While our model has demonstrated promising results, these insights highlight the complexity of the task and the ongoing refinement required to improve its performance. We're excited about the progress we've made and look forward to continuing to enhance our model's ability to predict a wide range of professions accurately.
Our HR Application Based On Our Model
We've developed a groundbreaking application tailored to HR professionals and job seekers alike, designed to leverage the power of artificial intelligence and machine learning for resume analysis. Our app not only processes resume to identify and highlight key skills, but it also visualizes these skills in a comprehensible, aesthetically pleasing sunburst chart to represent the distribution and variety of skills. The most exciting feature, perhaps, is the app's ability to predict the most suitable profession for the candidate based on the skills extracted from their resume. This is achieved by employing an XGBoost model trained on a vast dataset. For HR professionals, this app is a game-changer, making the process of identifying candidate suitability quicker and more precise. For job seekers, it offers insightful feedback on their resume, indicating their strongest skill areas and suggesting suitable career paths. This application is our way of connecting state-of-the-art AI technology with the everyday needs of HR departments and job applicants.
Upload Page
This is the landing page of our application, where users are prompted to upload their resume in a .pdf or .txt format. The system has been designed to accept files of the most common text formats. After uploading the file, the user clicks on the "Upload" button. Once the file has been successfully uploaded, the user can proceed to the next stage, "Highlight".
This screenshot displays the Upload page. Note the button that allows users to select and upload their resumes.
Highlight Page
After uploading a resume, the user is taken to the "Highlight" page. Here, the resume is processed using NLP (Natural Language Processing) techniques, and the most relevant skills and keywords are highlighted. The highlights are based on the information in the job skill ontology, which contains a broad set of skills that employers may look for. The user can see their original resume with the important skills and words emphasized, giving them an insight into what stands out in their resume.

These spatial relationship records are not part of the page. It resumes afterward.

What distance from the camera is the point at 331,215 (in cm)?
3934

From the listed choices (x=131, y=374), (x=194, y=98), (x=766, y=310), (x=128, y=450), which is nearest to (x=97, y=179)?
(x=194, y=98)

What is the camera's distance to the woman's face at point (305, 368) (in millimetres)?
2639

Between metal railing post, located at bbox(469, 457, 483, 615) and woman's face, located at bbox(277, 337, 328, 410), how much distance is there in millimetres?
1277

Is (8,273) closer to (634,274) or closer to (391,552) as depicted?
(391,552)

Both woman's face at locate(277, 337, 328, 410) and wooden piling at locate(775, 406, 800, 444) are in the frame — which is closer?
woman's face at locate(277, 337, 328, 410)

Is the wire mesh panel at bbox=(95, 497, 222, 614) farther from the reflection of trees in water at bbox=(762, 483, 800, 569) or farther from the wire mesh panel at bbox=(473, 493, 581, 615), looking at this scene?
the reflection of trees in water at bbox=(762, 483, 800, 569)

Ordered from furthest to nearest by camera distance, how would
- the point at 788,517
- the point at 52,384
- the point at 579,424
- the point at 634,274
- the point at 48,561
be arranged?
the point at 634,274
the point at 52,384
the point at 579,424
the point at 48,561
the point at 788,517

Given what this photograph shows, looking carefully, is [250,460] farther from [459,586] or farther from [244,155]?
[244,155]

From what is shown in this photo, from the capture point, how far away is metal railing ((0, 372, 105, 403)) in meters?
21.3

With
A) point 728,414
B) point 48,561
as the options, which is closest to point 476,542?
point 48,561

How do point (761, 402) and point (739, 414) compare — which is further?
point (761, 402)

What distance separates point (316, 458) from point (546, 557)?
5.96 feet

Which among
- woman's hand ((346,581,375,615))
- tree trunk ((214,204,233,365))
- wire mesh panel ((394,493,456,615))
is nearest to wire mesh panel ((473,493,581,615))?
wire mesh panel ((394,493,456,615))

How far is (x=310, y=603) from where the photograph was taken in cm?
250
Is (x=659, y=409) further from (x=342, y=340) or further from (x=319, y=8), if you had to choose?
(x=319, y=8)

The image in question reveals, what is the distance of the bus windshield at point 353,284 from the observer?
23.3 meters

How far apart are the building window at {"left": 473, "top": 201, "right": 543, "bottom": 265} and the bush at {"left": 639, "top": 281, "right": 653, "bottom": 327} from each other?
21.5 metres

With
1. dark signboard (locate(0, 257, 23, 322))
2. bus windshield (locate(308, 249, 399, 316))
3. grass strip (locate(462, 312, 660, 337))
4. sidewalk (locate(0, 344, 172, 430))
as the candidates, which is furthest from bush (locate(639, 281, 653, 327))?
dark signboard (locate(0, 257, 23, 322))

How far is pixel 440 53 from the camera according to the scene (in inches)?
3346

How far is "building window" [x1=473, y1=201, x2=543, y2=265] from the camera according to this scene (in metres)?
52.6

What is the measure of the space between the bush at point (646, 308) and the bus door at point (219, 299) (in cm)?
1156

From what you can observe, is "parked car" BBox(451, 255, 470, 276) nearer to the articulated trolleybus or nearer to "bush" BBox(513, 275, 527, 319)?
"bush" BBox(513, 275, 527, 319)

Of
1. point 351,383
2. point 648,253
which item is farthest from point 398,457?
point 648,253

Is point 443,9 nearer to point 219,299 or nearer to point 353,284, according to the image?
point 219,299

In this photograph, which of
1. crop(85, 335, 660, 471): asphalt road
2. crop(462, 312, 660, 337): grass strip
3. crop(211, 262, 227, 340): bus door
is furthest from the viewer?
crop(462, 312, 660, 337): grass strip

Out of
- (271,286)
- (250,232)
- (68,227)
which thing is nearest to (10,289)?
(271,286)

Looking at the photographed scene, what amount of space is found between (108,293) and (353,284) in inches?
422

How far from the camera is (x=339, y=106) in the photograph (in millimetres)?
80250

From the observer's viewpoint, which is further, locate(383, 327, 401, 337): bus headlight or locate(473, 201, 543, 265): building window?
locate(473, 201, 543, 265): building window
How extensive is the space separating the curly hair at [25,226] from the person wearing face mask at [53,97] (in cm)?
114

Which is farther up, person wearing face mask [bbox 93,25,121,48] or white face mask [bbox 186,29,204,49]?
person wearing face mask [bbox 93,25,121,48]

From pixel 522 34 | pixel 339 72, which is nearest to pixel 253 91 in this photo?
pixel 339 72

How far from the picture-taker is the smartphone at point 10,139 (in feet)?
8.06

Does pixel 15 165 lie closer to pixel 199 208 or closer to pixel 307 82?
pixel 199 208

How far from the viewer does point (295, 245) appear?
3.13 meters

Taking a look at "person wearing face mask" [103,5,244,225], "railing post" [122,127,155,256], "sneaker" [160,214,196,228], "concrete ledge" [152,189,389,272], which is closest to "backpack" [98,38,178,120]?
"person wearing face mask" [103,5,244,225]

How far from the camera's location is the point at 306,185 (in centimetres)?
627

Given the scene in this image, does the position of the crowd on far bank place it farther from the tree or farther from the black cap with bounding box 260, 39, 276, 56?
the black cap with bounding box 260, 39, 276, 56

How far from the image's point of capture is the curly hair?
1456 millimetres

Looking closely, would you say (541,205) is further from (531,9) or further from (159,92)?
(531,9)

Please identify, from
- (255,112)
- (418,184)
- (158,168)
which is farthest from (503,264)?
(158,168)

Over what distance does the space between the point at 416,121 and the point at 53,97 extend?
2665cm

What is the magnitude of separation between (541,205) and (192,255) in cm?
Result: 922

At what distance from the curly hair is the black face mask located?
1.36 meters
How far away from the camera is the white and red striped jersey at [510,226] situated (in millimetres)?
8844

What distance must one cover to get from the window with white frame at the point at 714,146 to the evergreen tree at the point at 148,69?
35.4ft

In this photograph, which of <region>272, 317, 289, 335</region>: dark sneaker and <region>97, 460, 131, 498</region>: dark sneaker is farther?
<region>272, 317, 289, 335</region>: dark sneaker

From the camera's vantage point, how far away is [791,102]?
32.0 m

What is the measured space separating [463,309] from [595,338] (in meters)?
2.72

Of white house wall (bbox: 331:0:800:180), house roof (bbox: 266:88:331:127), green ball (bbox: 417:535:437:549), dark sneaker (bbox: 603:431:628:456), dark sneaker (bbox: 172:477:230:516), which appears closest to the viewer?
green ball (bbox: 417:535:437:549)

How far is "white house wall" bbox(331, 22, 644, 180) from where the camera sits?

This screenshot shows the Highlight page.
Visualizations
The Visualization page is where the user can see a graphical representation of the skills extracted from their resume. A sunburst chart is used to show the distribution of the skills. This not only makes it easy to understand the proportion of each type of skill the user has but also gives a quick snapshot of areas the user might need to develop further.
Prediction Page
Finally, the user is taken to the Prediction page. This is where our application uses an XGBoost model to predict the profession most suitable for the user based on the skills extracted from their resume. The predicted profession is then displayed to the user. This can give the user an idea of which job profiles their resume is best suited for, helping them to target their job search more effectively.